Umeno Sumiyama and Koume Kodama (Japan) have been confirmed as the oldest identical twins living (female) and the oldest identical twins ever (female) at 107 years and 300 days old as of 1 September 2021.
Currently living in separate locations, the official certificates were presented to Umeno and Koume by care home staff.
Umeno and Koume were born on 5th November 1913 on Shodo Island, Kagawa prefecture, Japan, into a large family of 13.
According to their family members, the twins are both sociable and positive and hardly worry about things. Apparently, Umeno is more strong-willed, while Koume is more gentle.

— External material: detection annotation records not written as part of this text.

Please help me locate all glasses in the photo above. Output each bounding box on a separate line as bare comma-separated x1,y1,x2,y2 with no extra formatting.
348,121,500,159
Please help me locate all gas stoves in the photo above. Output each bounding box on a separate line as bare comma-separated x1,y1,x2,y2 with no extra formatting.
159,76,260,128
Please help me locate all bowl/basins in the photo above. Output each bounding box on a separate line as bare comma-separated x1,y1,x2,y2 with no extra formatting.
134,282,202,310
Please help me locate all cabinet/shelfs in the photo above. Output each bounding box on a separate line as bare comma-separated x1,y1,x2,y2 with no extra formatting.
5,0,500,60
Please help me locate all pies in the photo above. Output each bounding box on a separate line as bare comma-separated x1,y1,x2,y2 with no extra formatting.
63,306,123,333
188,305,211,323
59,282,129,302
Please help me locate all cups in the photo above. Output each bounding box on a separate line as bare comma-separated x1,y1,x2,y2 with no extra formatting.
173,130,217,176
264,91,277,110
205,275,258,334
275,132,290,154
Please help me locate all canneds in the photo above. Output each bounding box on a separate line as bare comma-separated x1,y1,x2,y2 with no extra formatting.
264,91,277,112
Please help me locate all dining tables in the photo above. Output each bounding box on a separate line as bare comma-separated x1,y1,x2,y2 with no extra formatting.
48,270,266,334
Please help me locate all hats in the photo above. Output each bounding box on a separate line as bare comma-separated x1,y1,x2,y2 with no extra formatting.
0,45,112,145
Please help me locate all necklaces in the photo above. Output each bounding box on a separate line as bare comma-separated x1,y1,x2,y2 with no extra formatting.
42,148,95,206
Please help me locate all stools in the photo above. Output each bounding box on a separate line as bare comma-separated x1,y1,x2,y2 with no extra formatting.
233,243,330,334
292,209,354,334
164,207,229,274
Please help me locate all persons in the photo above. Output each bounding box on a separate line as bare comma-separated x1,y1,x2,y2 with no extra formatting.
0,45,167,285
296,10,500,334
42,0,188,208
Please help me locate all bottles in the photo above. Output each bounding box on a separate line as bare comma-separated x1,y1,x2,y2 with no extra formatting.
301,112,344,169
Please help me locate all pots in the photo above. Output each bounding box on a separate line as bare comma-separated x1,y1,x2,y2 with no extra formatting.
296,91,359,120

Their upbringing was similar to that of a TV drama, the twins recall. It was also a time where being a twin was enough of a reason to get bullied, and that was one of the toughest experience in their childhood.
The twins started living apart from a young age. When the twins finished elementary school, Koume left the island to help her uncle.
Umeno married someone who lived on Shodo Island, while Koume married someone outside of the island.
The twins experienced two world wars. Umeno had to vacate her home towards the end of the Second World War as an air raid shelter was constructed in the mountain behind it, only for the war to end shortly afterwards.
Because the twins were over 300 km apart, they were unable to catch up regularly, and mainly saw each other at weddings and funerals. However, once they were around the age of 70, they travelled together for Buddhist pilgrimages on several occasions.
As Umeno and Koume got older, the twins joked about reaching the age of Kin Narita and Gin Kanie, who were not only the previous record holders for the oldest identical twins living, but also a household name in Japan.
When they celebrated their 99th birthday (a custom in Japan), Umeno looked at the photo of Kin and Gin and said "I think we look younger"!
Although the twins joked about becoming record holders, their family said they didn't expect them to really break Kin and Gin's record, and were shocked when they did!
Both Umeno and Koume now live in different care homes.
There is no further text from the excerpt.